Start of EXTRACTED INFORMATION

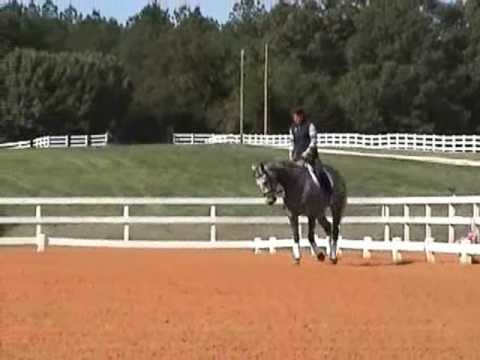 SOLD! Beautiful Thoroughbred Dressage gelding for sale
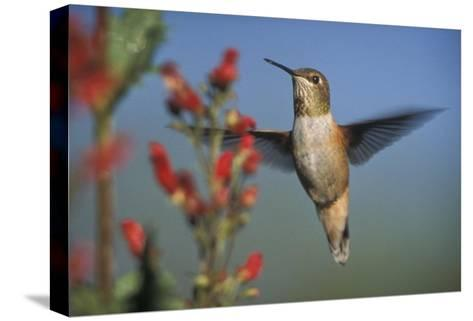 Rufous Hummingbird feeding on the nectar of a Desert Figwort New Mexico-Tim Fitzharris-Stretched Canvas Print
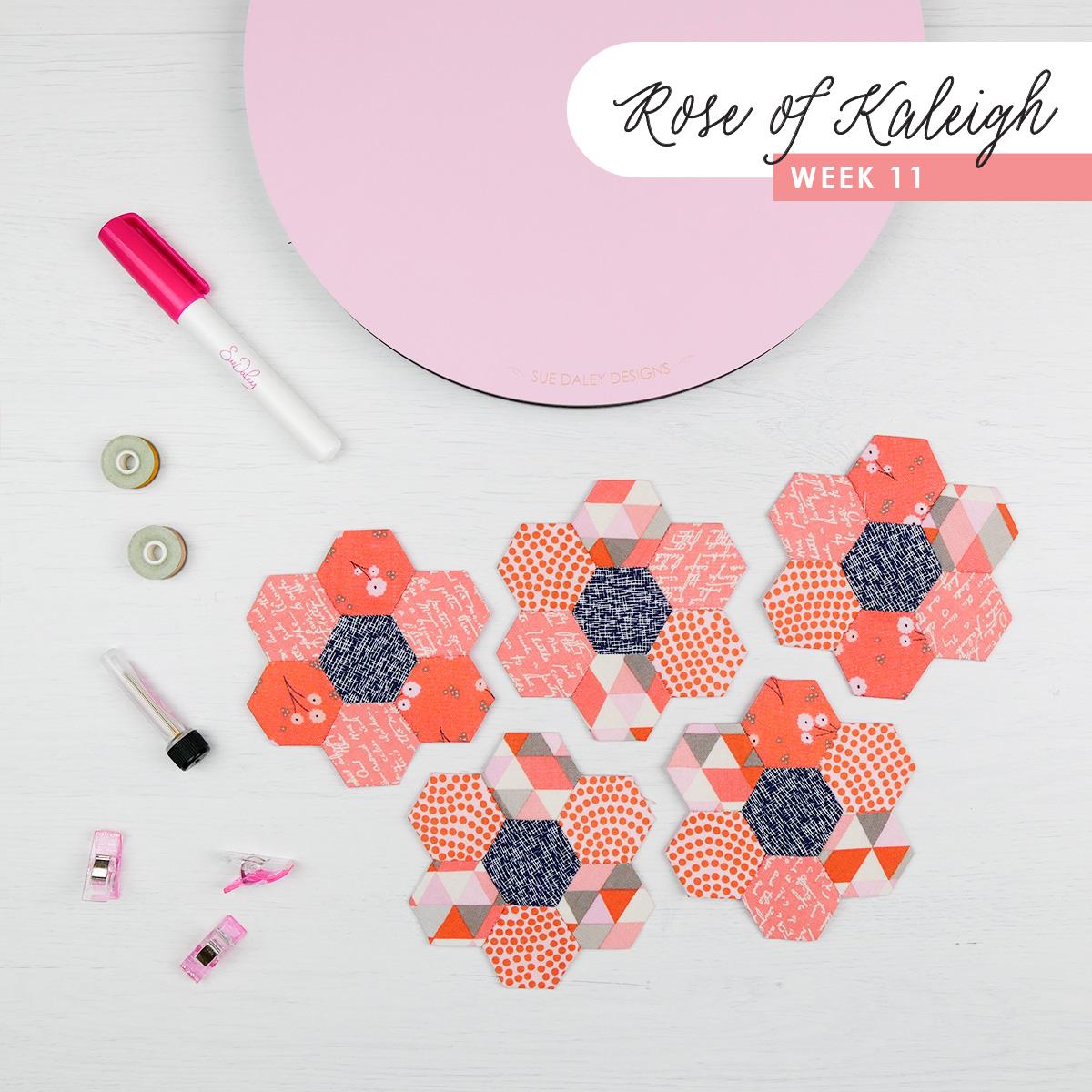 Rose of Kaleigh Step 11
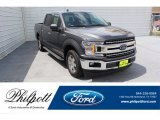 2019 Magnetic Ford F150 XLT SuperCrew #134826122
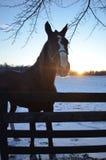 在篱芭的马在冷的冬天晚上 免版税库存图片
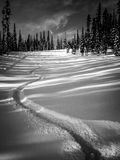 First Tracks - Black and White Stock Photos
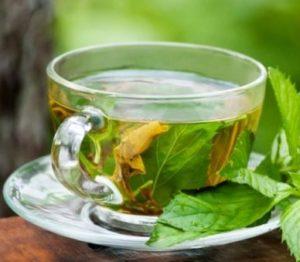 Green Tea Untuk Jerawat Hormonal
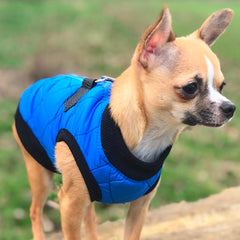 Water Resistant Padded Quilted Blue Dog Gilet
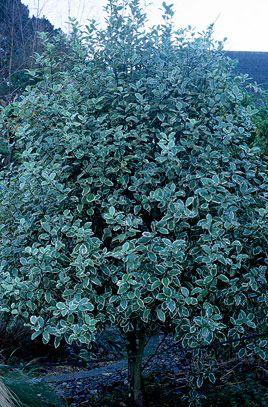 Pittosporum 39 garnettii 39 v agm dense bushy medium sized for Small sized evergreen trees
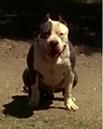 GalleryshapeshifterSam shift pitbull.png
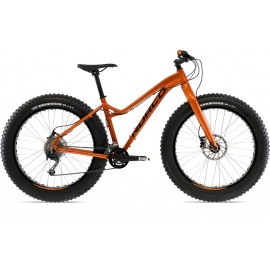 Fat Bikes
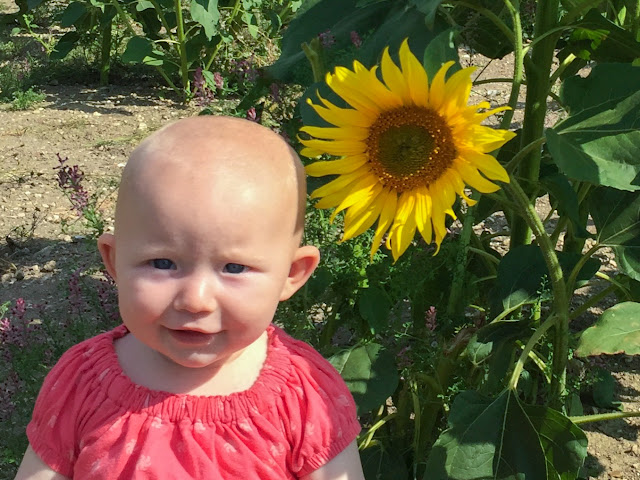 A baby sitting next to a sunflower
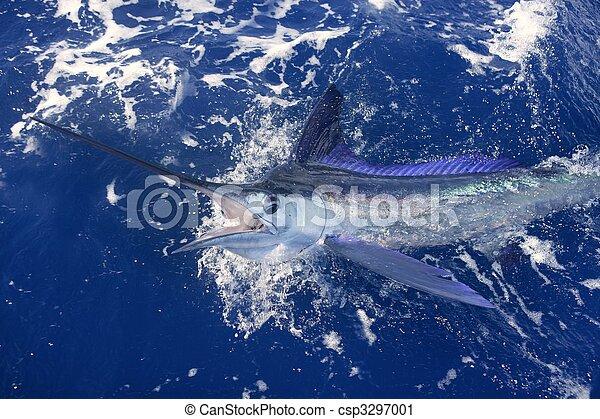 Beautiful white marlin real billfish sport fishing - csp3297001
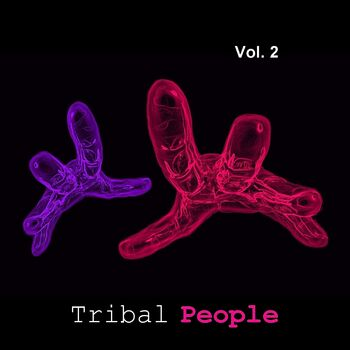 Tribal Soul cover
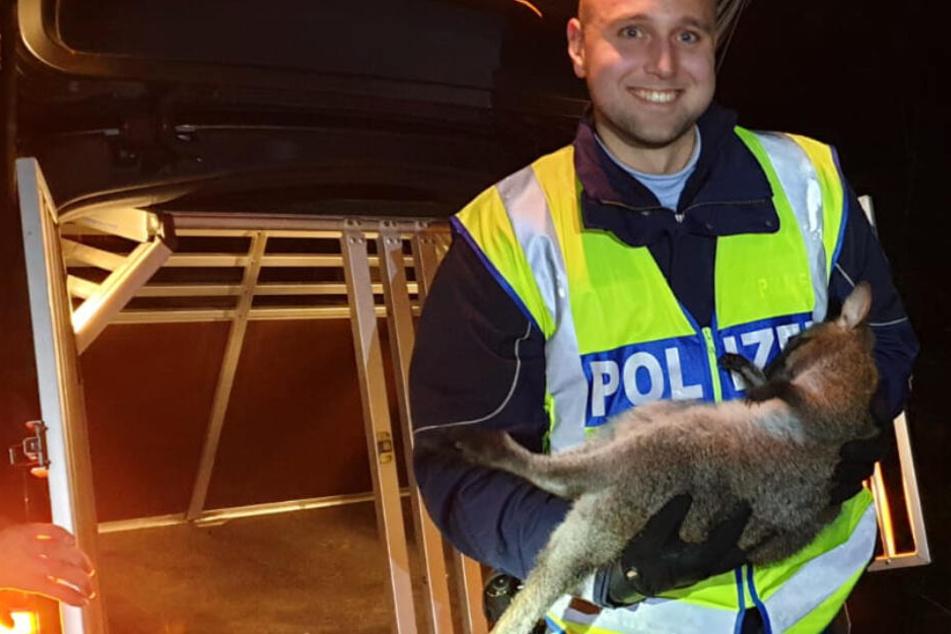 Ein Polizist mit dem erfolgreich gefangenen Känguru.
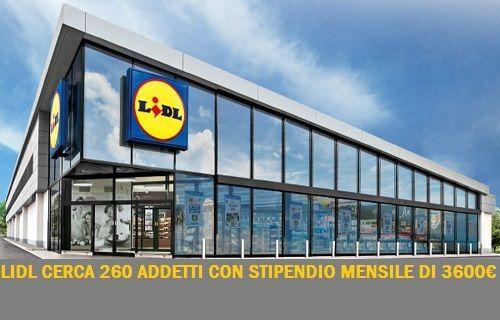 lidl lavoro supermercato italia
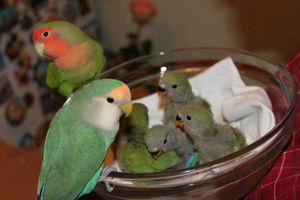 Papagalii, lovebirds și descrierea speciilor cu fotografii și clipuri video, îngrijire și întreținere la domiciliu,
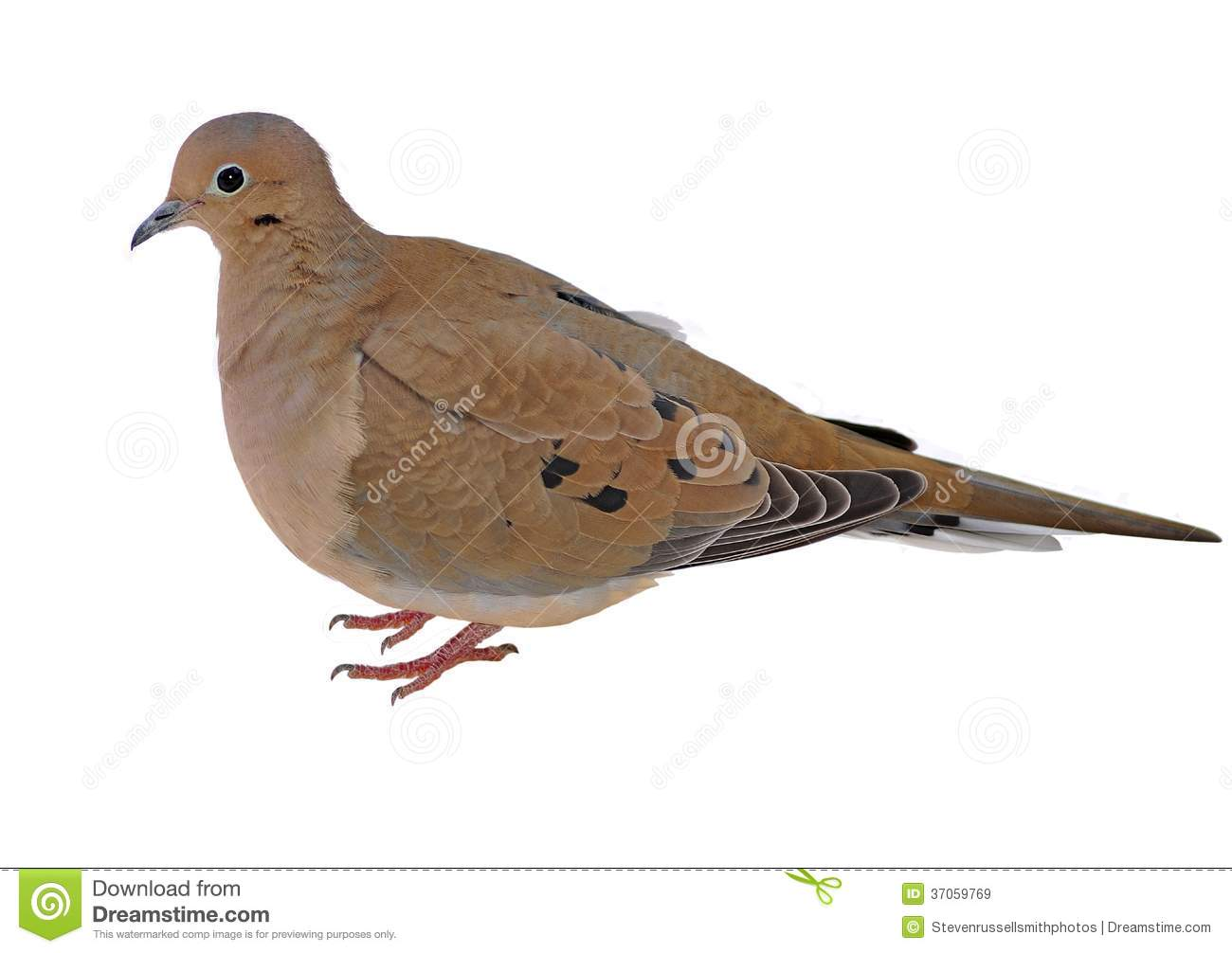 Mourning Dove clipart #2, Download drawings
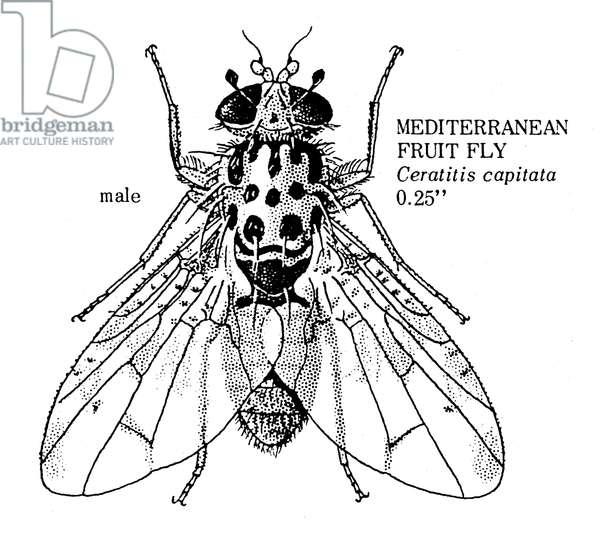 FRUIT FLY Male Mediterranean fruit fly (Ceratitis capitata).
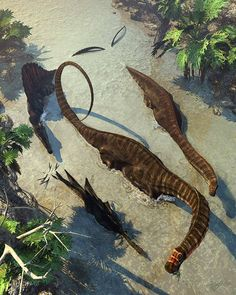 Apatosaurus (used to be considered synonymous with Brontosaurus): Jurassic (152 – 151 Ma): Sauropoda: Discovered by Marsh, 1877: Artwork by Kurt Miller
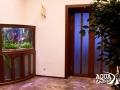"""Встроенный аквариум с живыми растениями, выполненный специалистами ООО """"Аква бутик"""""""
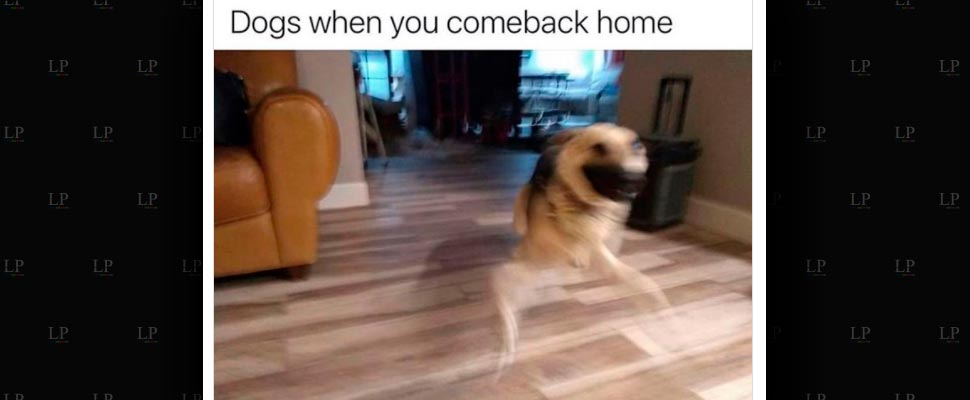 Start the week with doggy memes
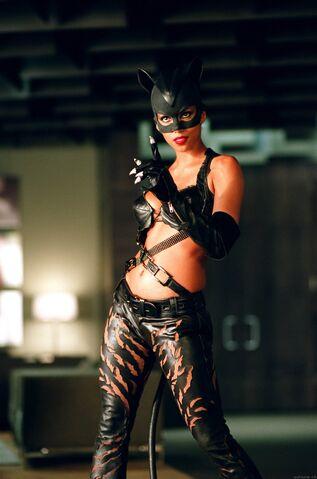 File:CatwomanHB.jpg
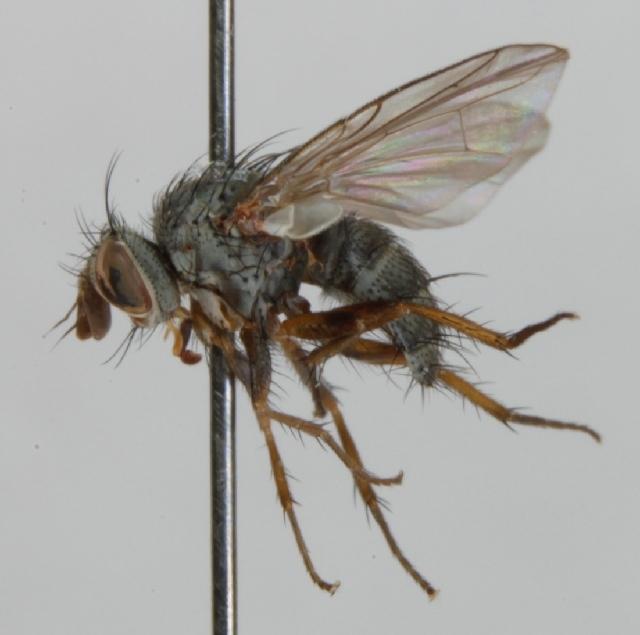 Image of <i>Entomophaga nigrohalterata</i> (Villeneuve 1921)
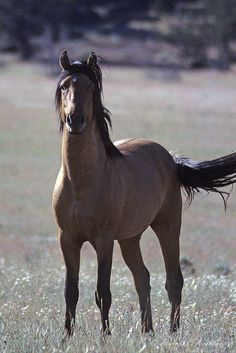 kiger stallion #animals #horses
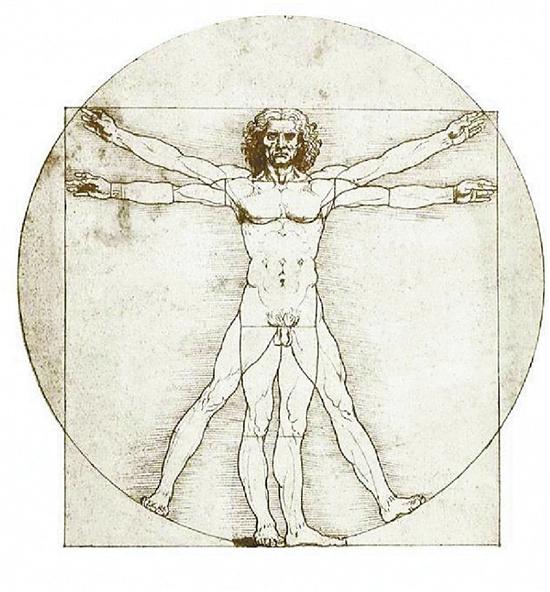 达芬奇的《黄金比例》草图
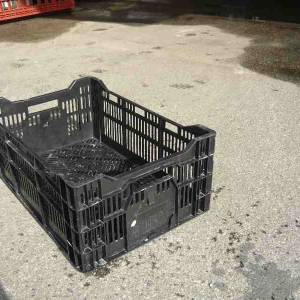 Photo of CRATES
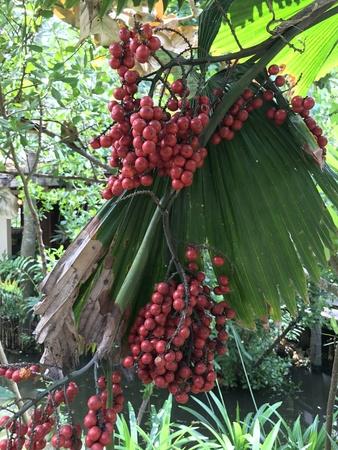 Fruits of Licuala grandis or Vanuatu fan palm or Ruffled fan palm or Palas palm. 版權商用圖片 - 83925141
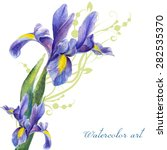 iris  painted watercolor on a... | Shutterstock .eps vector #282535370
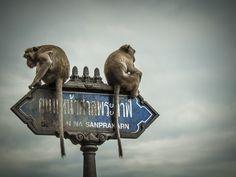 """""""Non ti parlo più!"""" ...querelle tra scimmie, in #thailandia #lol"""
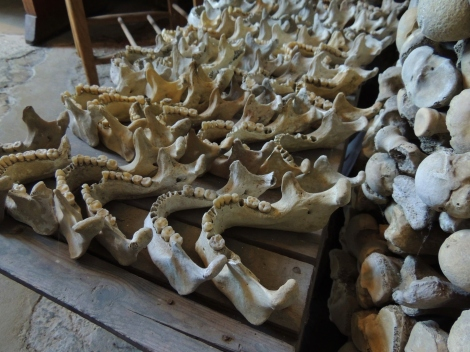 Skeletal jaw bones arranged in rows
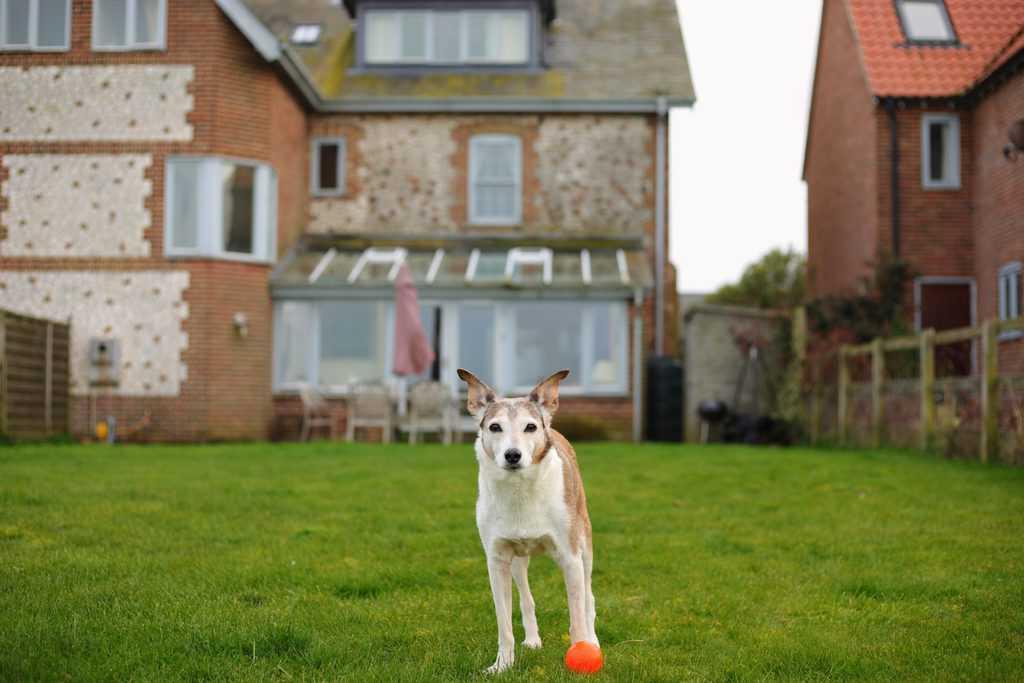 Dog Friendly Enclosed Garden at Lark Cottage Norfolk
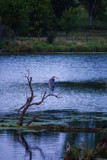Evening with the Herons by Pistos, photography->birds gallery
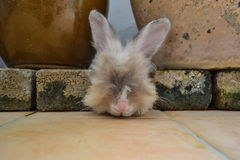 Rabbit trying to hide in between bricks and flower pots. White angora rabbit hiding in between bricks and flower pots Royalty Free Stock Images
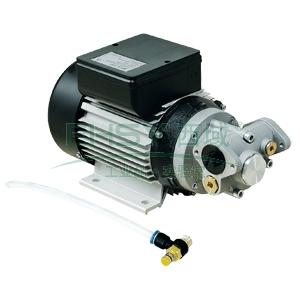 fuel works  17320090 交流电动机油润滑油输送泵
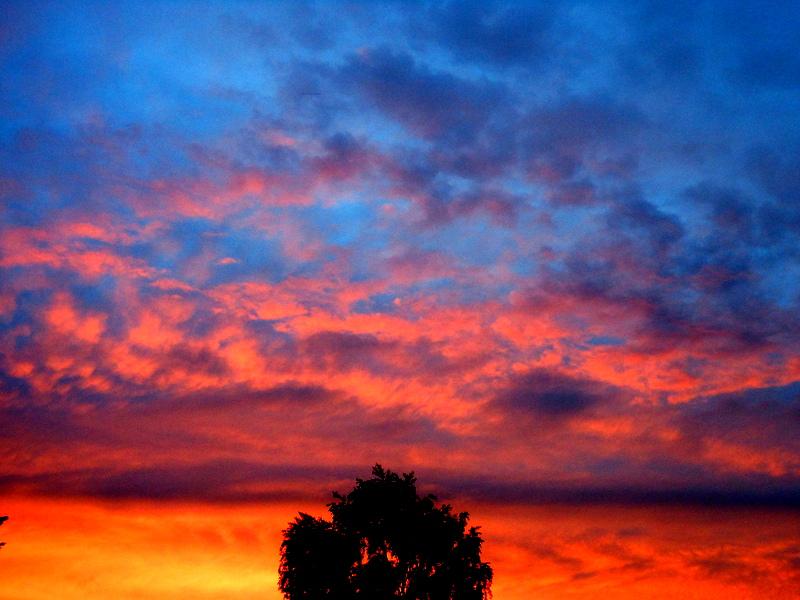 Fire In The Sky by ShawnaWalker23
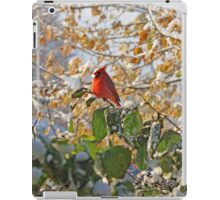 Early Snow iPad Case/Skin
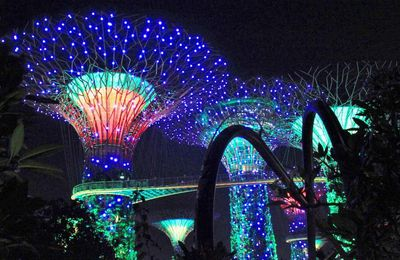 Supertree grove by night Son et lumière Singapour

End of EXTRACTED INFORMATION

> **WHAT YOU WILL DO**
Can you retype every record above exactly, leaving out the pictures?

> **OUTPUT OF THE EXERCISE**
 SOLD! Beautiful Thoroughbred Dressage gelding for sale
 Rufous Hummingbird feeding on the nectar of a Desert Figwort New Mexico-Tim Fitzharris-Stretched Canvas Print
 Rose of Kaleigh Step 11
 2019 Magnetic Ford F150 XLT SuperCrew #134826122
 在篱芭的马在冷的冬天晚上 免版税库存图片
 First Tracks - Black and White Stock Photos
 Green Tea Untuk Jerawat Hormonal
 Water Resistant Padded Quilted Blue Dog Gilet
 Pittosporum 39 garnettii 39 v agm dense bushy medium sized for Small sized evergreen trees
 GalleryshapeshifterSam shift pitbull.png
 Fat Bikes
 A baby sitting next to a sunflower
 Beautiful white marlin real billfish sport fishing - csp3297001
 Tribal Soul cover
 Ein Polizist mit dem erfolgreich gefangenen Känguru.
 lidl lavoro supermercato italia
 Papagalii, lovebirds și descrierea speciilor cu fotografii și clipuri video, îngrijire și întreținere la domiciliu,
 Mourning Dove clipart #2, Download drawings
 FRUIT FLY Male Mediterranean fruit fly (Ceratitis capitata).
 Apatosaurus (used to be considered synonymous with Brontosaurus): Jurassic (152 – 151 Ma): Sauropoda: Discovered by Marsh, 1877: Artwork by Kurt Miller
"""Встроенный аквариум с живыми растениями, выполненный специалистами ООО """"Аква бутик"""""""
 Start the week with doggy memes
 File:CatwomanHB.jpg
 Image of <i>Entomophaga nigrohalterata</i> (Villeneuve 1921)
 kiger stallion #animals #horses
 达芬奇的《黄金比例》草图
 Photo of CRATES
 Fruits of Licuala grandis or Vanuatu fan palm or Ruffled fan palm or Palas palm. 版權商用圖片 - 83925141
 iris  painted watercolor on a... | Shutterstock .eps vector #282535370
 """""""Non ti parlo più!"""" ...querelle tra scimmie, in #thailandia #lol"""
 Skeletal jaw bones arranged in rows
 Dog Friendly Enclosed Garden at Lark Cottage Norfolk
Evening with the Herons by Pistos, photography->birds gallery
 Rabbit trying to hide in between bricks and flower pots. White angora rabbit hiding in between bricks and flower pots Royalty Free Stock Images
 fuel works  17320090 交流电动机油润滑油输送泵
 Fire In The Sky by ShawnaWalker23
 Early Snow iPad Case/Skin
 Supertree grove by night Son et lumière Singapour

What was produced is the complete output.